----- Source passage -----

In the first couple months of the pandemic, and before our own data were available, we thought the death rate was around 3-5 percent, with a higher chance of death based on advanced age and having a compromised immune system. Using this risk assessment, I was terrified to go into work, even though I was blessed to work for an elite hospital system that always provided the PPE we needed. Still, I had recently moved in with my now fiancé who has Crohn’s, which requires in her case bimonthly administering of immunosuppressive drugs. I had come to the realization, given the nature of job, that it was likely inevitable I would contract COVID and bring it home. In my head there was perhaps a 10 percent chance she would die in the next few months because of me. This prospect tore me up inside and forced me to seriously consider quitting my job. Ultimately, my work granted me the ability to work from home temporarily in May, for which I am forever grateful. I will never forget, however, the fear I felt going in to work during late March and in April.

In late May, though, I stumbled upon data and models from the CDC itself that dramatically changed my perspective on COVID risk for the better. The data showed death rates closer to 0.2-0.4 percent, including much lower rates in younger adults and no increased risk to children relative to other viruses. While some physicians started hypothesizing as early as April that a lower death rate than initially thought seemed to be where the preliminary data pointed, that idea had been slammed as a dangerous conspiracy. A few of my lesser informed former medical school colleagues even took to social media to warn people about the dangers of floating the idea that the death rate could be much lower than we thought initially. To see more comprehensive data showing a much less deadly virus, even if it was from the CDC, immediately de-escalated my fears of returning to work, and I did so a few days later.

Despite the data indicating a major course change was necessary, surprisingly few people noticed, and the CDC did not push hard enough, if at all, for the removal of limitations based on a new cost/benefit analysis. Instead, the CDC appeared to double down on strict lockdowns as a means of controlling the virus. No limitation ultimately was more harmful during the pandemic, however, than school closures. I know the CDC has been technically in favor of school openings for a while now; it is just that they appear to have zero outrage at the disgrace that has unfolded and, in some cases, continues even today in mainly poor and minority schools, despite widespread vaccination of teachers. The CDC, along with Democratic politicians, seem terrified to offend the teacher’s unions—all at the expense of the children.

-----

Work order 1:
Decide whether each statement agrees with the COVID passage, giving yes or no and quoting the words from the COVID passage that settle it: (a) The writer was allowed to work from home temporarily in May. (b) The CDC data showed an increased risk to children relative to other viruses. (c) The writer's fiancé receives immunosuppressive drugs weekly.
Work order 2:
Go on with the COVID passage, starting after its last sentence.
The data after the COVID passage is not needed for any of this work.

----- Raw data -----

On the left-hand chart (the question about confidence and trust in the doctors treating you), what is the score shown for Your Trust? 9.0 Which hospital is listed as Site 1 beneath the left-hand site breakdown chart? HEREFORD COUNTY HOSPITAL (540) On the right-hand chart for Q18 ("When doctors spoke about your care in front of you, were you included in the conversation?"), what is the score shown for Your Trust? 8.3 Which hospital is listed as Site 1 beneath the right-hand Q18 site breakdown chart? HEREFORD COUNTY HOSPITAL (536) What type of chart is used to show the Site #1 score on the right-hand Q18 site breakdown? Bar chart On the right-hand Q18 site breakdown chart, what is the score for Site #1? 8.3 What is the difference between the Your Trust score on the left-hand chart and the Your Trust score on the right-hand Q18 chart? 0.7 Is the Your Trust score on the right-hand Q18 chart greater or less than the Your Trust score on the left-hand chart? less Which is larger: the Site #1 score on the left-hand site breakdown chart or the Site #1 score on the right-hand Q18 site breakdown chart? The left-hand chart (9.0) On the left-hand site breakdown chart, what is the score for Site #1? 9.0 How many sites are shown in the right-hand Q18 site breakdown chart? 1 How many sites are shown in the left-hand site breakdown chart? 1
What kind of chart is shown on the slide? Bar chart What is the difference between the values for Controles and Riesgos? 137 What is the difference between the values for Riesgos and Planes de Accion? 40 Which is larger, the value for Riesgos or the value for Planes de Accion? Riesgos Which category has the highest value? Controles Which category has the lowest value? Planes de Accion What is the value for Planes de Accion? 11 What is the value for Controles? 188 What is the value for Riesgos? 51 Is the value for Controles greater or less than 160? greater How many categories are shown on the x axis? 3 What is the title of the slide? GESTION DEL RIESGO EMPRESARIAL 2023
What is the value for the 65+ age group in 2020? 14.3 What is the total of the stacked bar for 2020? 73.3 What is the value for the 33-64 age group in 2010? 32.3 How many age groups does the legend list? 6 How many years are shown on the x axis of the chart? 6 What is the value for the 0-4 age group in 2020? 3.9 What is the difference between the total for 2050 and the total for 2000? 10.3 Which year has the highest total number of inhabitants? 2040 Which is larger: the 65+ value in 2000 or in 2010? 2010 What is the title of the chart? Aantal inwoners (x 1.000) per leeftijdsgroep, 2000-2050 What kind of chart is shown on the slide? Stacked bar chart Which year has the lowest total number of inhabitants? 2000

-----

Written answer 1:
(a) Yes: "my work granted me the ability to work from home temporarily in May"
(b) No: "no increased risk to children relative to other viruses"
(c) No: "bimonthly administering of immunosuppressive drugs"

Written answer 2:
Given what we have learned from an overwhelming amount of data and studies since the pandemic began, the cost/benefit analysis has been so heavily skewed in favor of kids being in school for so many months that any negotiating position where the school is not open by default is completely unacceptable. During the 2009 swine flu (H1N1) pandemic, CDC modeling projected at the time that up to 1800 children had died from swine flu. Swine flu was specifically dangerous to children and relatively sparing of adults and the elderly, yet long-term school closures did not happen. According to the American Academy of Pediatrics, 296 children have died from COVID-19 as of April 22, 2021. Keep in mind that a regular bad flu season can kill 100 children a year, and the COVID pandemic has now encroached on two flu seasons. These numbers, unfortunately, force one to deduce that we completely abandoned children during the coronavirus pandemic for political purposes, not medical ones.

Of course, that’s entirely fitting with the overarching pattern of ill-informed, medically nonsensical decisions issued from the highest levels of the public health apparatus under COVID. Take a step back. Look at the big picture of what has transpired over the past year and more of the pandemic. The only common thread running through it all is that “the experts” have managed to be wrong every step of the way.

Alon Bloom is a physician who worked on the front lines during the pandemic.